> **Supplied text**

BRIEF DESCRIPTION OF DRAWINGS

FIG. 1 is a cross-sectional view schematically showing a configuration of the circuit board in accordance with Embodiment 1.

FIG. 2 is a cross-sectional view schematically showing a configuration of the circuit board in accordance with Embodiment 2.

FIG. 3 is a cross-sectional view schematically showing a configuration of the circuit board in accordance with Comparative Embodiments 1 and 2.

EXPLANATION OF NUMERALS AND SYMBOLS

• 10: Substrate
• 11: Base coat film
• 12a, 12b, 12d: First insulating film
• 13a, 13b, 13d, 13e: Semiconductor layer
• 13c, 13f: Storage capacitor upper electrode
• 14, 14d: Second insulating layer
• 15, 15d: Cap layer
• 16, 16d: First interlayer film
• 17, 17d: Second interlayer film
• 18, 18d: Source and drain electrodes

19a, 19e: Second gate electrode

19b, 19d: First gate electrode

19c, 19f: Storage capacitor lower electrode

20: Third gate electrode

21, 21d: Low-concentration dopant region

Claims

1. A circuit board comprising a bottom gate thin film transistor and a first top gate thin film transistor on a substrate,

the bottom gate thin film transistor including a first gate electrode, a first gate insulating film, and a first semiconductor layer, stacked in this order from a side of the substrate,

the first top gate thin film transistor including a second semiconductor layer, a second gate insulating film, and a second gate electrode, stacked in this order from the side of the substrate,

wherein two or more insulating films are arranged between the substrate and the second semiconductor layer, and

at least a base coat film arranged between the substrate and the first gate electrode, and the first gate insulating film constitute the two or more insulating films.

> **Data provided**

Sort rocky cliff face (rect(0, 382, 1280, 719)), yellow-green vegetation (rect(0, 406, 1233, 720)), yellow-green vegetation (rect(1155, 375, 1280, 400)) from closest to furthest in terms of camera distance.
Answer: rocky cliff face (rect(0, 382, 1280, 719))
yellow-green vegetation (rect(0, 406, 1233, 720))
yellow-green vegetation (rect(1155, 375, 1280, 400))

> **Request**
Write the next part of the circuit board patent text, picking up right after its last sentence.

> **Exercise response**
2. The circuit board according to claim 1,

wherein the first gate insulating film and the second gate insulating film are different in thickness.

3. The circuit board according to claim 2,

wherein the first gate insulating film has a thickness larger than a thickness of the second gate insulating film.

4. The circuit board according to claim 1,

wherein the base coat film contains silicon nitride.

5. The circuit board according to claim 1,

wherein the first gate insulating film contains silicon oxide.

6. The circuit board according to claim 1,

wherein the circuit board further comprises a double gate thin film transistor,

the double gate thin film transistor is composed of the bottom gate thin film transistor and a second top gate thin film transistor formed in a region overlapping with the bottom gate thin film transistor.

7. A display device comprising the circuit board according to claim 1.